On 1 April 2026, a rocket left Earth carrying four humans to a place not reached by mankind since 1972. NASA’s Artemis II mission launched from Kennedy Space Center in Florida, carrying astronauts Reid Wiseman, Victor Glover, Christina Koch, and Jeremy Hansen from Canada on a trajectory orbiting the Moon. After more than five decades, humans are once again undertaking a journey beyond Earth’s orbit. On 6 April 2026, the Orion spacecraft they occupied completed a flyby across the Moon’s orbit. The astronauts witnessed a total solar eclipse between the Moon and the stars before beginning their return journey home to Earth, scheduled to arrive on 10 April 2026.

The story of Artemis II continues to bring something rarely felt amid the relentless flow of news: awe. This journey reminds us that humans, with all their limitations, have the capacity to design, prepare, and execute things that seem impossible. The trip to the Moon certainly could not be done suddenly or abruptly. It is the result of a long accumulation of research, repeated testing, failures learned from, and collaboration among thousands of engineers, scientists, and researchers from around the world.

While Orion floated far away leaving Earth’s orbit, on the other side, something happened that speaks precisely about boundaries. This week, Anthropic announced that its Claude service is no longer accessible to third-party tools like OpenClaw via subscription authentication channels. Users who previously utilised OpenClaw with a Claude subscription account now must switch to an API-based payment scheme calculated per token. The pattern of autonomous AI agent usage that runs non-stop consuming computational resources has forced Anthropic to review the usage limits of its service.

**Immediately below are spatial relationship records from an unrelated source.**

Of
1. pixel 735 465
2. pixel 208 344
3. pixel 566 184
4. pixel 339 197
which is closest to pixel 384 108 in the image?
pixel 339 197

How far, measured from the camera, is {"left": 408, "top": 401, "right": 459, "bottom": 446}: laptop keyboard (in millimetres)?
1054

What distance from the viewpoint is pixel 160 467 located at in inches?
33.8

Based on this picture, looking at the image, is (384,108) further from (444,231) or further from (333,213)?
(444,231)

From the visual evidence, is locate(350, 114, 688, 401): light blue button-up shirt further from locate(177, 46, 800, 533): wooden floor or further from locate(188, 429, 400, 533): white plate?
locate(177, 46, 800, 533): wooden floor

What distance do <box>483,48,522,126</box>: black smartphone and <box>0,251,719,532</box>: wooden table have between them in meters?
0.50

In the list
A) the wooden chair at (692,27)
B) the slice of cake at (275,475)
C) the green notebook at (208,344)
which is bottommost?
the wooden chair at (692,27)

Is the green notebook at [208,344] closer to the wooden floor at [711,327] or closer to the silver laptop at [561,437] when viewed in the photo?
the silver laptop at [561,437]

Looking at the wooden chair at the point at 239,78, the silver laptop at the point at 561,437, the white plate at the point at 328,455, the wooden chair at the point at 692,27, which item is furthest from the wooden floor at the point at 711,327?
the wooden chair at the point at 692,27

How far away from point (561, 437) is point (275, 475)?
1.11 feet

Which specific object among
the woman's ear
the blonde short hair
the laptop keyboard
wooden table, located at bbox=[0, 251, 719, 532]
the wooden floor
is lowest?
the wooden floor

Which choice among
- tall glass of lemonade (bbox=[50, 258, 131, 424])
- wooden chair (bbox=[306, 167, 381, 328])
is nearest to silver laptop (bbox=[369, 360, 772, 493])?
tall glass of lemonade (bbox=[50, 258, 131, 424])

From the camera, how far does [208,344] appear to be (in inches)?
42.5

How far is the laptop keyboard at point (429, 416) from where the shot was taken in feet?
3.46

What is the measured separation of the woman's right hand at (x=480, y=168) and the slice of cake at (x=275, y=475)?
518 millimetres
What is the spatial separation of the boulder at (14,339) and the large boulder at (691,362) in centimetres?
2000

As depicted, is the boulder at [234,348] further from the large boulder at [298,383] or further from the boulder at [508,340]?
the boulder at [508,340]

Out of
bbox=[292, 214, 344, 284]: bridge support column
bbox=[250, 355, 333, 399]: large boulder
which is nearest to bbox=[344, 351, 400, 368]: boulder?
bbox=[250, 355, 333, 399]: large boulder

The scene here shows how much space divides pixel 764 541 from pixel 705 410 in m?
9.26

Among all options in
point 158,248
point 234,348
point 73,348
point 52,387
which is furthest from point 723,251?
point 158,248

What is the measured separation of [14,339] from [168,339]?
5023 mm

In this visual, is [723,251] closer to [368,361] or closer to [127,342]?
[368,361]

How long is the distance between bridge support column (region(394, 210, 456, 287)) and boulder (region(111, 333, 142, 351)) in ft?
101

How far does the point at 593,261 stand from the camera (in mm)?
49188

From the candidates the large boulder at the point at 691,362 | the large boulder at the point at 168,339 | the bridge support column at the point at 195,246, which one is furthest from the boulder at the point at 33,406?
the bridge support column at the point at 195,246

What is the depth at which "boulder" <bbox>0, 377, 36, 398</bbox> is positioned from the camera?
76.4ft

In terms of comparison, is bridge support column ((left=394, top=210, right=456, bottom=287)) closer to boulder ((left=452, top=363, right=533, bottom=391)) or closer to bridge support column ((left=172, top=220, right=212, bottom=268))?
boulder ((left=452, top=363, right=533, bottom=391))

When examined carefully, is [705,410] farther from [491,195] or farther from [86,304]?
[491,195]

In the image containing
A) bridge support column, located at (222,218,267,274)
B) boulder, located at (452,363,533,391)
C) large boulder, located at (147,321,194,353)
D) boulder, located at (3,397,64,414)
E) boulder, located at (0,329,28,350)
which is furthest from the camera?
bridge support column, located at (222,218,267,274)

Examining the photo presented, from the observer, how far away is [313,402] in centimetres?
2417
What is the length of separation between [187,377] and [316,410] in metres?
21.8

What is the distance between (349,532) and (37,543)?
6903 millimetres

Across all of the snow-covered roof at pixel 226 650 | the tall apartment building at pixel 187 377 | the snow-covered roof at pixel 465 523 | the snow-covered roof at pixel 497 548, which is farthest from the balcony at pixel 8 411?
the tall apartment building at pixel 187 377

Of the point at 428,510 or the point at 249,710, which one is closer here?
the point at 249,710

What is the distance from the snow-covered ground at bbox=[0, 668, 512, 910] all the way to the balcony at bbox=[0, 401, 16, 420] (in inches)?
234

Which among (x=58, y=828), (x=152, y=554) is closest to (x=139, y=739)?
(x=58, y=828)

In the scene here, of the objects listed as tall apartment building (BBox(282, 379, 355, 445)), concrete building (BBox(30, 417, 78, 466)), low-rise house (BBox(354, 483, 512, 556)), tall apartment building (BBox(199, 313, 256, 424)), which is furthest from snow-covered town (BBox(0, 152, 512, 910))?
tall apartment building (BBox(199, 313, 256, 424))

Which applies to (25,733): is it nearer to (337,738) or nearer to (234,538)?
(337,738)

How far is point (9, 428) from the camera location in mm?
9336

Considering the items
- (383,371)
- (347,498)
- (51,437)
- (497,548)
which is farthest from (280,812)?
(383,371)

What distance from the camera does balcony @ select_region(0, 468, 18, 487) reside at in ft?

Google Gemini has similarly significantly reduced its free tier quota. OpenAI is no exception, but it chose a different strategy by removing the usage limit on Codex on the same day Anthropic announced its restrictions, a clear manoeuvre aimed at attracting frustrated users over that decision. It is evident that AI infrastructure, increasingly burdened by autonomous agents with high consumption, will force every provider to draw the same boundary line.

These two events, which have captured media attention and seem unrelated, actually meet at the same point of reflection. Artemis II and the API restrictions from the three largest AI service providers in the world both speak about humanity’s relationship with boundaries. The Artemis II rocket proves that boundaries can be transcended if humans prepare themselves earnestly, learn from failures, and never stop innovating. The changing API policies, on the other hand, remind us that boundaries are real and cannot be ignored. Every extraordinary capability always comes with consequences that must be accounted for. Both teach the same lesson to lecturers, students, and anyone building something: the need to understand boundaries in order to transcend them.

At Universitas Amikom Yogyakarta, issues about how to use AI services efficiently, how to design systems that do not depend on a single provider, and how to understand the architecture and economics behind AI services have become basic competencies that every student must possess. When Claude, Gemini, and OpenAI all implement limits in their own ways, having the ability to design agile systems that are token-efficient and not reliant on a single ecosystem becomes a very real advantage. Study programmes from D3 to S3 levels based on Informatics provide a space for learning to develop technical skills as well as systemic understanding of the ever-changing AI ecosystem.

Artemis II will land in the Pacific Ocean on 10 April 2026 and bring an extraordinary experience. Likewise, the AI ecosystem will continue to move, innovate, compete, and occasionally limit itself to grow further. The sky traversed by Artemis II and the digital infrastructure supporting AI services are two different manifestations of the same invitation, as Allah SWT states: “And He has subjected to you whatever is in the heavens and whatever is on the earth - all from Him. Indeed in that are signs for a people who give thought.” (QS. Al-Jasiyah: 13). Wallāhu a’lam.